> **Set problem A**
Quote the email about the Phraselator word for word, starting with "- Bryan James" and going on through "giant cell phone.".
> **Set problem B**
Summarize the email about the Phraselator in two sentences.
> **Set problem C**
Carry on with the email about the Phraselator, picking up right after its last sentence.

> **Selected extract**

──────

[Fwd: Chicago Tribune "On Language" 7/15/08: Gadget helps save ancient tongues]

Bryan James Gordon linguista at gmail.com
Tue Jul 15 17:56:13 UTC 2008


Thank heavens Bierma interviewed Hinton for this piece. I question his
motives based on both the title of the piece and his giving Thornton the
last word - a disingenuous last word if you ask me, for two reasons:

1) Does Thornton mean to imply that Hinton is part of the tendency to put of
linguistic fossils on museum shelves? She is most certainly not. If Thornton
doesn't mean that, then Bierma is implying it by his quote placement.

2) The phraselator itself, regardless of Thornton's words to the contrary,
is just a fancy (and expensive) museum fossil. It has nothing to do with
revitalisation as opposed to documentation. It's going to sit on people's
mantles like a linguistic Christmas ornament after there are no speakers
left, and to the extent that its money and effort are diverted from more
productive efforts like the ones Hinton suggests (thanks Bierma for quoting
them), it is complicit in the death of our languages and the languages of
others, and in the false hopes of our communities and the communities we
work with. The phraselator COULD be put to good use, but it will never
produce fluent speakers without the aid of other speakers or at least of
language courses (which are pretty measly at producing fluent speakers,
too). I think my parents' word for this kind of gadget is "snake oil".

- Bryan James Gordon

2008/7/15 Alan H. Hartley <ahartley at d.umn.edu>:

> Gadget helps save ancient tongues
>
> --------------
>
> By Nathan Bierma
> July 15, 2008
>
> When Don Thornton meets an elder of an American Indian tribe, he takes out
> a hand-held electronic device that looks like a giant cell phone.
>
> It's called the Phraselator--short for "phrase translator"--a hand-held
> computer that can record and play phrases in different languages. It's not
> the fictional Universal Translator from "Star Trek," but Thornton says the
> Phraselator is becoming a key tool in the fight to save dying American
> Indian languages.
>
> "The first step in learning a language is that you have to hear it
> correctly, especially for sounds that aren't used in your own native
> tongue," Thornton said in a telephone interview. "To speak the language, you
> just have to start using this [device]."
>
> The Phraselator doesn't translate words and sentences from scratch.

──────

> **Excerpted records**
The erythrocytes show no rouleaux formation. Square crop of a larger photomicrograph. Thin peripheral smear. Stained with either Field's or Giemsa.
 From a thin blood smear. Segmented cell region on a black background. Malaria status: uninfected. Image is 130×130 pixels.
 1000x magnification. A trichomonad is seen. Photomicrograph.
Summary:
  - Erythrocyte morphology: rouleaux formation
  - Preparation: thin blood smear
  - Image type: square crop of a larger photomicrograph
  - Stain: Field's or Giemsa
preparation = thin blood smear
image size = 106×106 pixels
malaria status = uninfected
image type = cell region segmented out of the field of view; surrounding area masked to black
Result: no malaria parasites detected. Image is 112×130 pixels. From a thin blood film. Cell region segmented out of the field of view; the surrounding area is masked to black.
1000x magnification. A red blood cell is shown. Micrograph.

──────

> **Exercise output A**
- Bryan James Gordon

2008/7/15 Alan H. Hartley <ahartley at d.umn.edu>:

> Gadget helps save ancient tongues
>
> --------------
>
> By Nathan Bierma
> July 15, 2008
>
> When Don Thornton meets an elder of an American Indian tribe, he takes out
> a hand-held electronic device that looks like a giant cell phone.

> **Exercise output B**
Bryan James Gordon faults Nathan Bierma's Chicago Tribune piece for giving Don Thornton the last word. Gordon argues that the Phraselator is an expensive museum fossil that will never produce fluent speakers without other speakers or language courses, while the forwarded article presents it as a hand-held device that records and plays phrases, which Thornton calls a key tool in saving dying American Indian languages.

> **Exercise output C**
> Instead, when you type or speak an English phrase into the Phraselator, it
> retrieves an audio clip of the translation of that phrase.
>
> Thornton got the idea from the U.S. military, which has been using
> Phraselators in Afghanistan and Iraq, where interpreters are in short
> supply.
>
> He arranged with Voxtec (voxtec.com), the developer and manufacturer of
> the Phraselator, to adapt it for preserving dying American Indian languages.
> He founded Thornton Media (ndnlanguage.com) to sell the product and
> accompanying software to tribes and help train them how to use it. Tribes
> record their speakers saying phrases from their languages and then have
> young people listen to the recordings to help them learn the language.
>
> Thornton says while the technology is aimed at young people learning a
> language, and doesn't depend on getting a tribal elder to learn the
> technology, sometimes tribal elders get hooked on the gadget too.
>
> "I've seen elders sit there and play with the Phraselator like a little kid
> playing with a video game," he says.
>
> Thornton estimates that nearly half of the 300 American Indian languages
> once spoken in the U.S. are now extinct, and most of the rest will die out
> within a generation unless they are learned and used by younger speakers. He
> says his Phraselator has been used to record almost 50 languages--including
> Cherokee, Dakota Sioux and several smaller languages, many with fewer than
> 10 speakers left.
>
> But other language preservationists question whether the Phraselator is a
> magic bullet for saving dying languages. Leanne Hinton, linguist at the
> University of California at Berkeley and author of "How to Keep Your
> Language Alive: A Commonsense Approach to One-On-One Language Learning"
> (Heyday Books, $15.95), prefers a different approach to promoting dying
> languages among younger speakers. She developed a method for young speakers
> to learn their tribal language through pure immersion, or extended exposure
> in conversations with older speakers, avoiding grammar or vocabulary books.
>
> "The Phraselator is a good oral dictionary, and there's nothing wrong with
> that," Hinton said by telephone. "But you learn a language by using it in
> real life with other people."
>
> Hinton also wonders if the Phraselator is worth the cost to tribes.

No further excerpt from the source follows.